Almost every profile of the gallery states that Le Gaillard and Lombrail are childhood friends, but in fact, though their fathers (an art dealer and an auctioneer, respectively) knew each other, they themselves were not introduced until 2006. By that stage, Le Gaillard had just opened a contemporary art gallery in a former carpenters’ workshop in London’s Chelsea district, and the two decided to go into business together. Within no time, they segued into design after noticing that the furniture in collectors’ homes was often not of the same quality as the art on the walls. “At times, it was not much better than Ikea,” says Lombrail.   

Julien Lombrail with Mathieu Lehanneur’s Ocean Memories Rectangular Low Table White; Photo courtesy of Carpenters Workshop Gallery

Today, Lombrail oversees production and relations with designers while Le Gaillard deals with sales, finance, and strategy. “They’re very complementary,” says Carbonell. “At the same time, they share common goals and have non-verbal communication.” Together, they tend to favor strong, expressive, narrative pieces. In the French daily, Le Monde, journalist Marie Godfrain described their aesthetic as “imposing,” “slightly bling,” and “deliberately provocative.” Lombrail, however, points out that they are also fans of a more minimalistic style. An example is Rick Owens’ Plug Table. “Sideways on, it’s just a trapezoid with one line,” he notes. A term they themselves use often to describe their inventory is “functional art,” and, more than anything, they pinpoint work that displays both creativity and originality.

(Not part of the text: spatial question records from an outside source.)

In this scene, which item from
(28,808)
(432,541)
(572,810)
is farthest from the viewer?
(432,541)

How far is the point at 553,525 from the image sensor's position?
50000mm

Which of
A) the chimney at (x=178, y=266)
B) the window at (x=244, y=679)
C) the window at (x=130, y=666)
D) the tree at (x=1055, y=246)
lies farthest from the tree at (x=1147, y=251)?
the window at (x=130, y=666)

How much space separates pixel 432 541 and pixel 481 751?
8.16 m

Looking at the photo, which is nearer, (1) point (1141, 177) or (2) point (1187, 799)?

One designer with whom Lombrail has a quite particular relationship is Ingrid Donat, who also happens to be his mother. Donat worked with both Alberto and Diego Giacometti before embarking on her own artistic career, and describes her personal aesthetic as “a mix between art brut and great sophistication.” Along with Wonmin Park, Donat is one of two Carpenters’ designers who have permanent workshops at The Factory, an 86,000-square-foot production site at a former foundry in Mitry-Mory to the north of Paris. Some 40 fine artisans work there exclusively for the gallery. “For an artist, it’s exceptional to have such a set-up,” says Donat. “It makes everything possible, everything easy.” Her recent creations include Commode Skarabee, featuring two large, rounded doors whose shape she compares to scarab beetle wings. Made from bronze, it is decorated with the intricate, repetitive patterns characteristic of her work.

Ingrid Donat with her work, Klimt Cinq Portes; Courtesy of Carpenters Workshop Gallery

Such an in-house facility is surely unique, but quite typical of Carpenters’ approach. Le Gaillard has called the gallery “a war machine” and they don’t shy from making heavy investments. Some of the pieces they produce can cost upwards of $100,000. Not to mention high rents, some 100 employees, and constant plans to grow. Those plans include expanding the Paris gallery into an adjacent apartment, where they will present a selection of items in a more domestic-style setting. They are also looking to develop their presence in Latin America and recently organized a pop- up show in Monterrey, Mexico. “We’re not afraid of taking risks,” says Lombrail. “You need a bit of tension to keep moving forward.”